The Coat of Arms Bridge is a railway bridge in the Stivichall area of Coventry in the West Midlands of England. It carries the Coventry–Leamington line between Coventry and Leamington Spa and is located just south of Coventry railway station.

==History and description==
Coventry was served by the London and Birmingham Railway (L&BR) from the 1830s and a branch line south to Leamington was authorised in 1843. The engineer for the line, including the Coat of Arms Bridge, was Robert Dockray, who was one of Stephenson's assistants on the L&BR. The bridge spans a road, on the edge of what is now War Memorial Park, originally known as Cocks Lane but later renamed Coat of Arms Bridge Road.

The bridge has three spans, one semi-elliptical central arch flanked by two smaller supporting arches. The central arch has a span of 30 ft and the flanking arches have a span of 20 ft each. The side arches were widened in 1916. The structure is built masonry and faced in red sandstone. The bridge takes its name from a shield carved into the parapet wall above the central span, which bears the coat of arms of the Gregory family of Stivichall Manor and the family motto "vigilance". The railway crossed the Gregorys' land and the embellishment on the bridge was possibly compensation.

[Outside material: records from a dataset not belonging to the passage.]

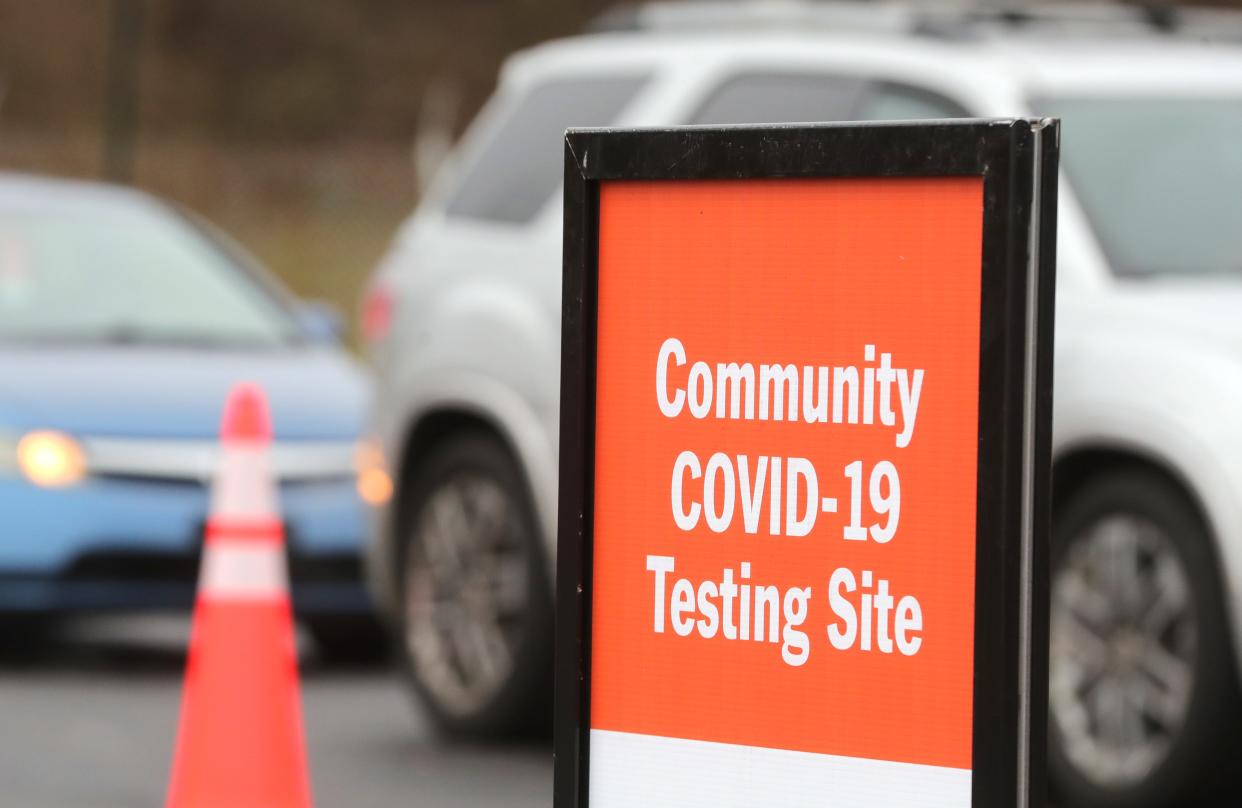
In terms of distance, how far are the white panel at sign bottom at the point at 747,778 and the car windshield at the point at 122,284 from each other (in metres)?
6.60

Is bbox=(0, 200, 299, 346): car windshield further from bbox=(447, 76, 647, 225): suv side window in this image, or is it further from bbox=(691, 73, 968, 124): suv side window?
bbox=(691, 73, 968, 124): suv side window

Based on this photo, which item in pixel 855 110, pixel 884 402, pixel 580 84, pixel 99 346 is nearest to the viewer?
pixel 884 402

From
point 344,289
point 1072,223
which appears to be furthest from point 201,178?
point 1072,223

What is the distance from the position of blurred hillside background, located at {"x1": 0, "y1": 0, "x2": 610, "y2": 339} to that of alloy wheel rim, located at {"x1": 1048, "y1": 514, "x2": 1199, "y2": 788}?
1333 cm

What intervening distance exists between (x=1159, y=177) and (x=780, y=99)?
1006 millimetres

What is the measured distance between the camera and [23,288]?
979 centimetres

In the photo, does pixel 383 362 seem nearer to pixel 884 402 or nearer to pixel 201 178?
pixel 884 402

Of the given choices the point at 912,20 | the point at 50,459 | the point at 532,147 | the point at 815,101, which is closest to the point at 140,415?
the point at 50,459

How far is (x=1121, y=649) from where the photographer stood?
19.6ft

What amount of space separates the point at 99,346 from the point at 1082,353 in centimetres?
436

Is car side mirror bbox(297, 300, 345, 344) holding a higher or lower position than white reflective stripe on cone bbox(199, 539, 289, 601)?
higher

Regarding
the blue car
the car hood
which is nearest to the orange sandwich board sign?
the blue car

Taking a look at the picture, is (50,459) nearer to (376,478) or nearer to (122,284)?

A similar bridge, an accommodation bridge connecting two fields, exists further down the railway line near Kenilworth. This bridge, also of stone constructions, bears two coats of arms—that of Chandos Leigh, 1st Baron Leigh (the landowner) on one side and the combined coat of arms of his wife and mother-in-law on the other.

The bridge is a Grade II listed building, a status which affords it legal protection, first designated in February 1955. A painting of the bridge by Herbert John Rylance, painted circa 1900, hangs in the Herbert Art Gallery in Coventry city centre.